# [Exercise requirements]
Find each line of the data that contains the word "dark", matching case exactly, and copy every such line in full.

# [Exercise data]
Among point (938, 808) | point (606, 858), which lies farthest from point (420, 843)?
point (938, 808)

...

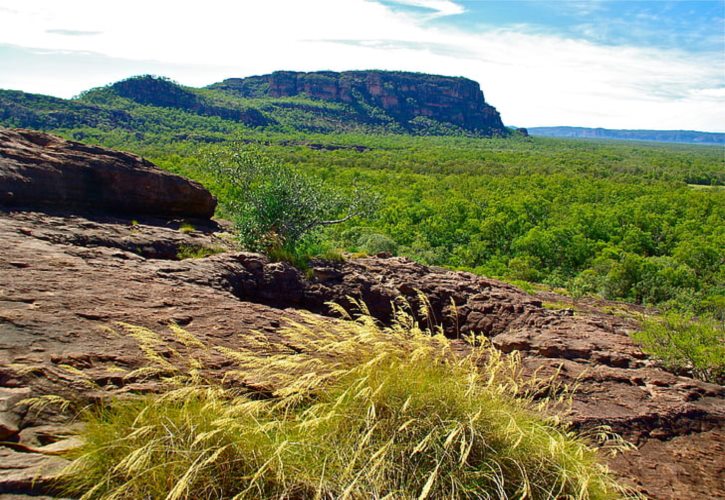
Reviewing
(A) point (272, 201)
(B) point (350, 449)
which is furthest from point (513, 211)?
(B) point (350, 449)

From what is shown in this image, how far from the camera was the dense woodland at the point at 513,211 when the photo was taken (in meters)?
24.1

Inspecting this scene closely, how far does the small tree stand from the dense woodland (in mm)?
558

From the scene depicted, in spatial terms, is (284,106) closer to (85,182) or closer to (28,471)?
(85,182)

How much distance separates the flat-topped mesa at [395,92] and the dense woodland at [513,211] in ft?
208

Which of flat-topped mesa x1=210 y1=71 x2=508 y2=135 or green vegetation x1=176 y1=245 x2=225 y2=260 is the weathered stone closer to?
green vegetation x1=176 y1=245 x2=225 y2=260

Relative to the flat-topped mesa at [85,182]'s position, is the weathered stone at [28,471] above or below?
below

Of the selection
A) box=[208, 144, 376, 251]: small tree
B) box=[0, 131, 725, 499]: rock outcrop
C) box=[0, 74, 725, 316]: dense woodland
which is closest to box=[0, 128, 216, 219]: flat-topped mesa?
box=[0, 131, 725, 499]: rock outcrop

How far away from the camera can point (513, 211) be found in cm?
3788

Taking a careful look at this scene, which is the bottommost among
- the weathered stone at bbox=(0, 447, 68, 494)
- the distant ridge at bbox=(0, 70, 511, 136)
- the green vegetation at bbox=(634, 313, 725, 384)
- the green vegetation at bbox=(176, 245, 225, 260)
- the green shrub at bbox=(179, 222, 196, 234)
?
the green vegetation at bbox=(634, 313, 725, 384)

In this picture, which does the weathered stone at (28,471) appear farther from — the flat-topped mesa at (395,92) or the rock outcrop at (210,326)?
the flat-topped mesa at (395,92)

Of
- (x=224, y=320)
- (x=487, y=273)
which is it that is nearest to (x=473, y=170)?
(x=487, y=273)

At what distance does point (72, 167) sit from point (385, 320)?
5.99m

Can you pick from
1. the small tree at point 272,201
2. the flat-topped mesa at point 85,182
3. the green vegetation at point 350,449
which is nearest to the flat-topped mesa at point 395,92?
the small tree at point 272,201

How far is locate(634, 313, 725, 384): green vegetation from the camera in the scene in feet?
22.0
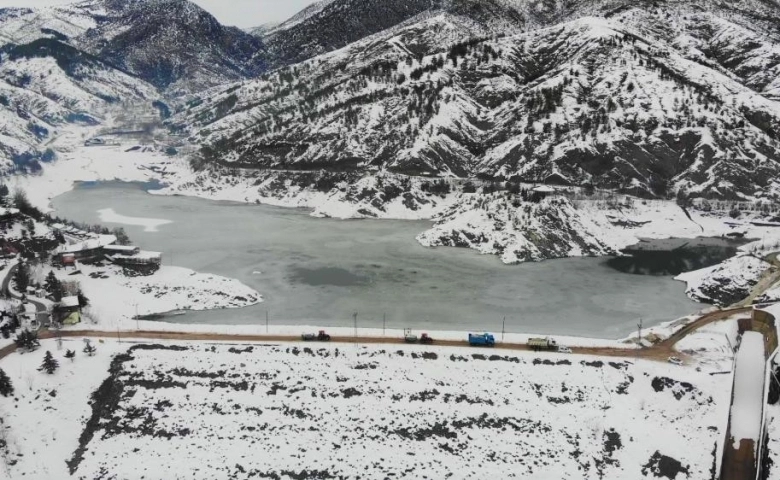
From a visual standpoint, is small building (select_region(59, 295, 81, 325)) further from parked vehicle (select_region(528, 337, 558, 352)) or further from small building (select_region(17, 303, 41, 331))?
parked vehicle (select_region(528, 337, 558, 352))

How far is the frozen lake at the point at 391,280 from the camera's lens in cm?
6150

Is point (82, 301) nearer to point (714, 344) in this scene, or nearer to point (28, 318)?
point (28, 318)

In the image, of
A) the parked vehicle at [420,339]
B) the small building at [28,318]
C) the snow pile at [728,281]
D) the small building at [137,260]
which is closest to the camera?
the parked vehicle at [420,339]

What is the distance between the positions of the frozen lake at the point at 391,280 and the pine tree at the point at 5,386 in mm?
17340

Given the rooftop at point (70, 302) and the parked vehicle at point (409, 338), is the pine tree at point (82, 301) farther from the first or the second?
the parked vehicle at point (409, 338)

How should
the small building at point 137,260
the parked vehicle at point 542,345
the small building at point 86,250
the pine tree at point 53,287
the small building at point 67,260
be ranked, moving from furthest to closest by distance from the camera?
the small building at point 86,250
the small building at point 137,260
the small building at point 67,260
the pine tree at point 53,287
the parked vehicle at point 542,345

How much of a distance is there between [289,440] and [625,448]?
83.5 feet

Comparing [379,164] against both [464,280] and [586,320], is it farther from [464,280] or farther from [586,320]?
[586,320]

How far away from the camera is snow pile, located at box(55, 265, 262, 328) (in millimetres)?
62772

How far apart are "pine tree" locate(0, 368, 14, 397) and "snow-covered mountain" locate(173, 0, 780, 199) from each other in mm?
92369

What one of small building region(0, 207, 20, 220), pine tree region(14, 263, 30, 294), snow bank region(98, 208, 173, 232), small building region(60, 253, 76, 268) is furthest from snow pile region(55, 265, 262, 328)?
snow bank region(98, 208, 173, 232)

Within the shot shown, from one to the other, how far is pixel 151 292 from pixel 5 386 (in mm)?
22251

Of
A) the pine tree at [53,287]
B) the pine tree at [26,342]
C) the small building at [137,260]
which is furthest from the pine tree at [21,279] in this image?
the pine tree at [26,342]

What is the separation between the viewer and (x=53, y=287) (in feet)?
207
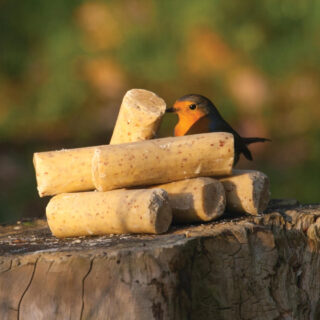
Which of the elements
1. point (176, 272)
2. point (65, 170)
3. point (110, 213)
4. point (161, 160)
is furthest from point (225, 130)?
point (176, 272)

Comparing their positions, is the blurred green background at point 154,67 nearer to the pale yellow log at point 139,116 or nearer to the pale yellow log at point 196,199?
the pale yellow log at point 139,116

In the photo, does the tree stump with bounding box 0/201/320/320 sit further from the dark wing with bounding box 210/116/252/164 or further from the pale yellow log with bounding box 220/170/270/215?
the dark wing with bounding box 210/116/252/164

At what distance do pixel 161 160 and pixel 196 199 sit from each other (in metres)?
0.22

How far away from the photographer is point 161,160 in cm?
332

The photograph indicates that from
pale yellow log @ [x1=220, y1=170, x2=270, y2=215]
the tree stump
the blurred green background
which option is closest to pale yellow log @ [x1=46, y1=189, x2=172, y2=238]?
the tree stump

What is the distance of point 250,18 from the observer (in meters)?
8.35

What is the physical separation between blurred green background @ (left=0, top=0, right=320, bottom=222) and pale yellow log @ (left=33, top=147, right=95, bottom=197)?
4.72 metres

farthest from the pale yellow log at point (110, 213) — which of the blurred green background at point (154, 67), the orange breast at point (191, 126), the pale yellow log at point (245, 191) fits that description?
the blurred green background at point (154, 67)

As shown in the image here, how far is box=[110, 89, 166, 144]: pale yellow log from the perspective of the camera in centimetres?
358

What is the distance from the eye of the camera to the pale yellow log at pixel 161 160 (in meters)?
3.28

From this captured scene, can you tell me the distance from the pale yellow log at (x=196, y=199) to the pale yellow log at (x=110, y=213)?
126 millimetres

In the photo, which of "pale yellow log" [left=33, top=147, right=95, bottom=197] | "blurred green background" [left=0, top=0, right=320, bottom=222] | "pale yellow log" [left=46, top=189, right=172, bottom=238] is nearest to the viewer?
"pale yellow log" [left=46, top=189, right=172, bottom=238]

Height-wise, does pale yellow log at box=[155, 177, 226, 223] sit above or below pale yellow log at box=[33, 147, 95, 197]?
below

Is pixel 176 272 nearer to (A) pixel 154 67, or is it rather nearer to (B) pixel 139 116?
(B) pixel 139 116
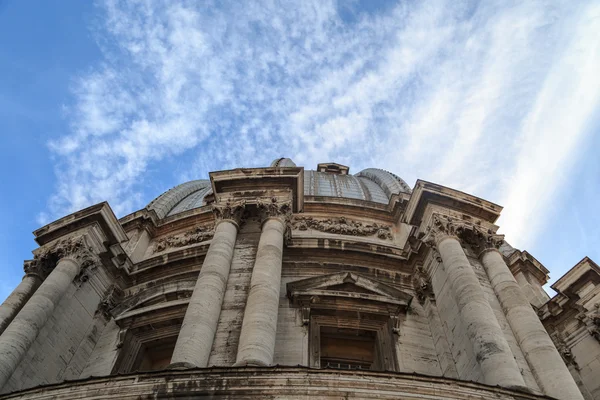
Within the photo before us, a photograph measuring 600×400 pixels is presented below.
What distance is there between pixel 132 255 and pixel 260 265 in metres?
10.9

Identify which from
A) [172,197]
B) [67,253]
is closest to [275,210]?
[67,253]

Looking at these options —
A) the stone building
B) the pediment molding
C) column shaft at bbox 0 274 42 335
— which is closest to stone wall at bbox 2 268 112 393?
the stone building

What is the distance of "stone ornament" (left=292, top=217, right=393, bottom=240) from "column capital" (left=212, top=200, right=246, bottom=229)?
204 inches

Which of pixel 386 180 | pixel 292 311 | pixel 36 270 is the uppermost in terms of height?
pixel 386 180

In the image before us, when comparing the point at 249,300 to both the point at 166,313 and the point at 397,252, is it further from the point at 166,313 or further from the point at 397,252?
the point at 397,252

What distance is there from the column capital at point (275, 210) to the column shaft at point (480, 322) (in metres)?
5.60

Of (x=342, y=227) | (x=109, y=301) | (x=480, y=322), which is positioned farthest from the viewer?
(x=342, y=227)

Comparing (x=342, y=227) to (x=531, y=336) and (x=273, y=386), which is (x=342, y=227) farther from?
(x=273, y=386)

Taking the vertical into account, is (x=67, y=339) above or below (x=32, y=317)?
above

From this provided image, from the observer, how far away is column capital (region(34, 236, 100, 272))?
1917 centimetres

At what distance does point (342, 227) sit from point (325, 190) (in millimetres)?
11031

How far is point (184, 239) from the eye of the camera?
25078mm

==

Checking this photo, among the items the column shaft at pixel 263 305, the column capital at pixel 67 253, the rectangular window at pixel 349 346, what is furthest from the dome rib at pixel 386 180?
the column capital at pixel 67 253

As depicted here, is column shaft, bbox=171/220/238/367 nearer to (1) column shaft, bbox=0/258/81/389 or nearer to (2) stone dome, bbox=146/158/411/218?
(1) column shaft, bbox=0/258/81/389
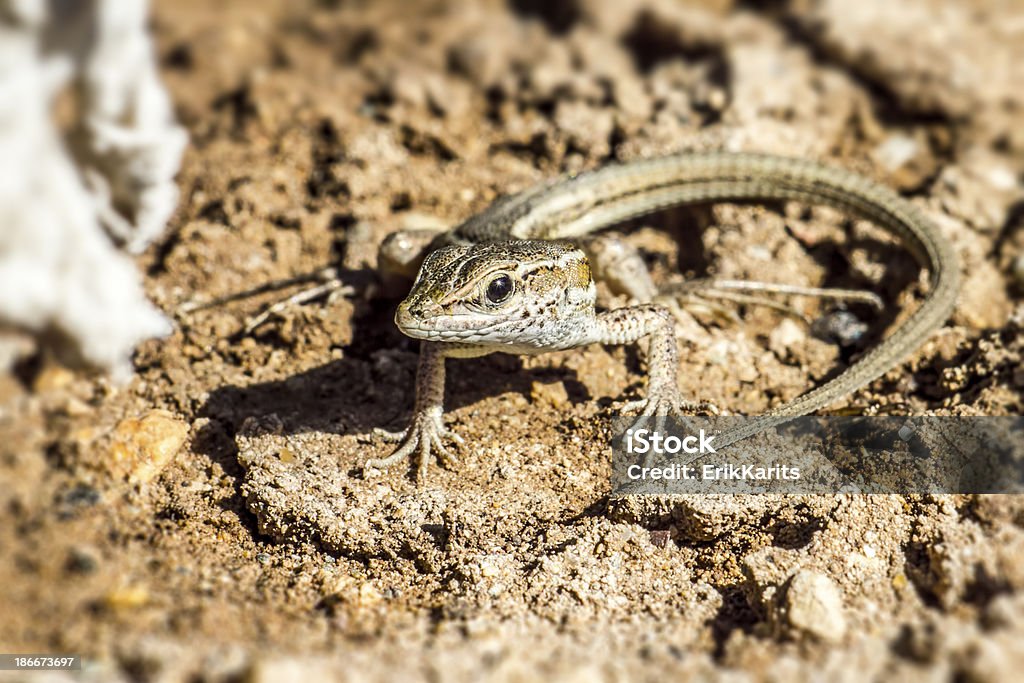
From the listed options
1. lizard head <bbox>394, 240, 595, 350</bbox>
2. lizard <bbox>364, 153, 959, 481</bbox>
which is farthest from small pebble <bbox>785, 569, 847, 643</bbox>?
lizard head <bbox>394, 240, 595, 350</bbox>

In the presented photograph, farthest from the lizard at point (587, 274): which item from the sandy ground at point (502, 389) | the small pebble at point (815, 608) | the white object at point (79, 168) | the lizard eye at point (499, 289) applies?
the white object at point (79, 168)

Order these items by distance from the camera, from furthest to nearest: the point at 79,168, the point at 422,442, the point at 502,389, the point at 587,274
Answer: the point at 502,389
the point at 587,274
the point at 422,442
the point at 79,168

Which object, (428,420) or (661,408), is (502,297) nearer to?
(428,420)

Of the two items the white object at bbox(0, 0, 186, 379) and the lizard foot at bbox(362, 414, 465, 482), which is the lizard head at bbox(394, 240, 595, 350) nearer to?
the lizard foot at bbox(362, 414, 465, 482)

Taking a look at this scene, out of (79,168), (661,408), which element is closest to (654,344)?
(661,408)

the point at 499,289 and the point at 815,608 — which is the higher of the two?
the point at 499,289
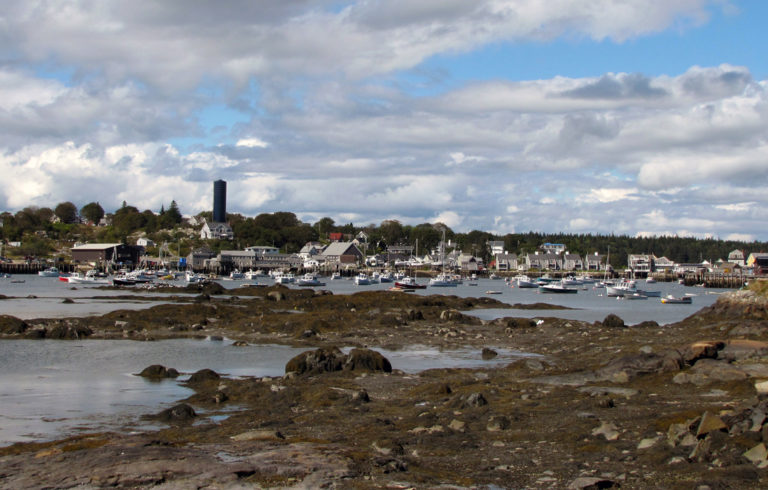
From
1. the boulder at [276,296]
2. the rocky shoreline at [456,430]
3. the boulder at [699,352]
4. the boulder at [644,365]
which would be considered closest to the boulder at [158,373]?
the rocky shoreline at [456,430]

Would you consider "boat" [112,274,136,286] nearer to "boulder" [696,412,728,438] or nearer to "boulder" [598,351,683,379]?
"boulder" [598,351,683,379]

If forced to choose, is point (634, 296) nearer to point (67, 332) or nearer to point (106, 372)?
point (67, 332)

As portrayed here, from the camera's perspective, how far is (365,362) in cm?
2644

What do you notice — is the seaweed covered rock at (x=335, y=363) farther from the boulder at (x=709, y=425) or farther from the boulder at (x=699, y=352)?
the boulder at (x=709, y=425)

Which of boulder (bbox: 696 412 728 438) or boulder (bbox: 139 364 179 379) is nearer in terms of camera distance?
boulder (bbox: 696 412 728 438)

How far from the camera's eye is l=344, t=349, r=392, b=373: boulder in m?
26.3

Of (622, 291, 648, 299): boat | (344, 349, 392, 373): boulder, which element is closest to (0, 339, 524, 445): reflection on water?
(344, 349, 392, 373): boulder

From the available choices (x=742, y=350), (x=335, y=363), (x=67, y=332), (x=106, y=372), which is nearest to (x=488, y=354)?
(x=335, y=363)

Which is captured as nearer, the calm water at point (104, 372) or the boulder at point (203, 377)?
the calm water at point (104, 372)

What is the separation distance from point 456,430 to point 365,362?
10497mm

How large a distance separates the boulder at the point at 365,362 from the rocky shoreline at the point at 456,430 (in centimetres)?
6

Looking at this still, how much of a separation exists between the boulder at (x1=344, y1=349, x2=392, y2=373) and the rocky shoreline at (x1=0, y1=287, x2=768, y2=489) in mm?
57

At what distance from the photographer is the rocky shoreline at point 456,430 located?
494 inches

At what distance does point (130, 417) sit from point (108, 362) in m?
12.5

# [Problem solution]
In the photo, does the tree stump with bounding box 0/201/320/320 sit further from the dark wing with bounding box 210/116/252/164 or further from the pale yellow log with bounding box 220/170/270/215?
the dark wing with bounding box 210/116/252/164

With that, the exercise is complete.